SOURCE MATERIAL:
»»
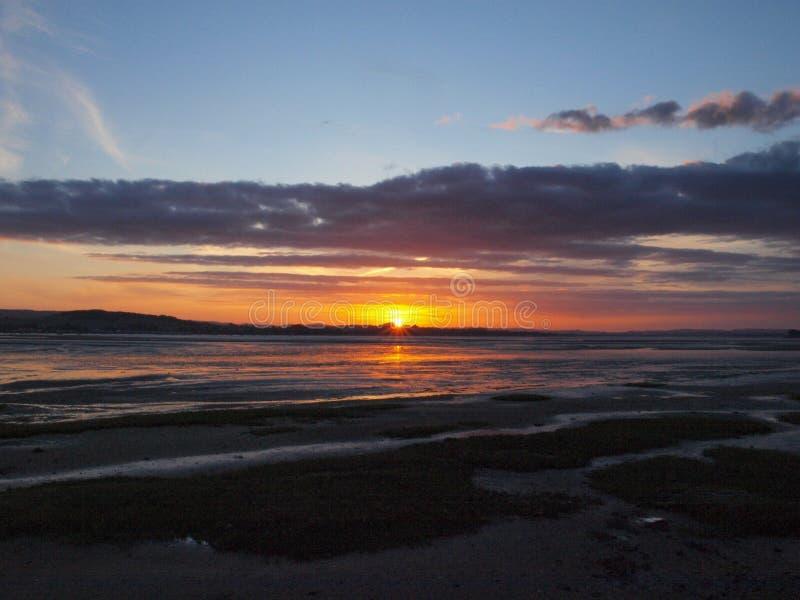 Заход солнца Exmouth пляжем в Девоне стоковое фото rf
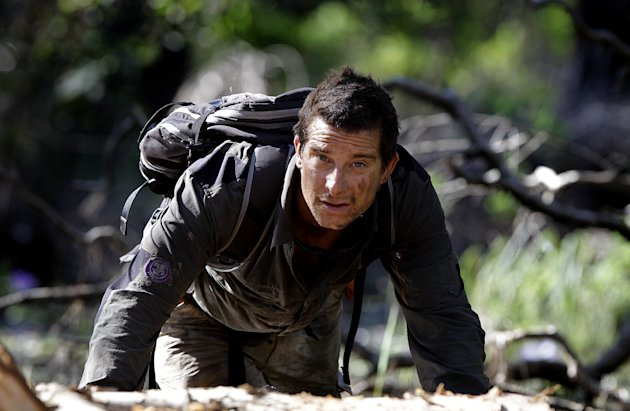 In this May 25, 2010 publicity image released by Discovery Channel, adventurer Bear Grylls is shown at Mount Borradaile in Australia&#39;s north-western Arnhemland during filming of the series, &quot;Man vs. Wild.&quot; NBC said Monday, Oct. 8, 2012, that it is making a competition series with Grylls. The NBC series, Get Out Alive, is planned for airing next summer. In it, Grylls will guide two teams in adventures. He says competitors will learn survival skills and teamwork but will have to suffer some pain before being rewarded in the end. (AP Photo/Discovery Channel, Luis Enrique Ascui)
««
»»
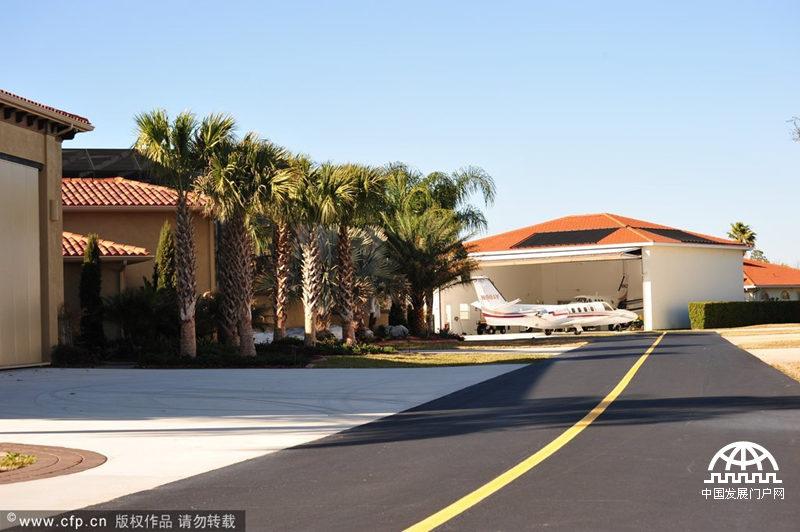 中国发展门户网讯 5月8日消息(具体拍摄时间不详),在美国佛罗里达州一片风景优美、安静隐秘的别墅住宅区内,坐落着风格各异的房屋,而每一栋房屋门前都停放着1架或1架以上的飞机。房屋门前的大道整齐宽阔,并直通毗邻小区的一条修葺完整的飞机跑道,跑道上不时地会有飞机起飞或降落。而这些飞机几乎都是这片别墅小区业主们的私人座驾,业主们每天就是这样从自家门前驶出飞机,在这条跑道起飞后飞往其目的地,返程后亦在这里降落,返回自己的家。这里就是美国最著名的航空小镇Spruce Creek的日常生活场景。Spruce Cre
««
WORK INSTRUCTIONS:
Your answer must be the exact lines from the records above, from the one containing "Заход солнца Exmouth" through the one containing "In this May", both included, with every picture left out.

REPLY TO THE EXERCISE:
 Заход солнца Exmouth пляжем в Девоне стоковое фото rf
 In this May 25, 2010 publicity image released by Discovery Channel, adventurer Bear Grylls is shown at Mount Borradaile in Australia&#39;s north-western Arnhemland during filming of the series, &quot;Man vs. Wild.&quot; NBC said Monday, Oct. 8, 2012, that it is making a competition series with Grylls. The NBC series, Get Out Alive, is planned for airing next summer. In it, Grylls will guide two teams in adventures. He says competitors will learn survival skills and teamwork but will have to suffer some pain before being rewarded in the end. (AP Photo/Discovery Channel, Luis Enrique Ascui)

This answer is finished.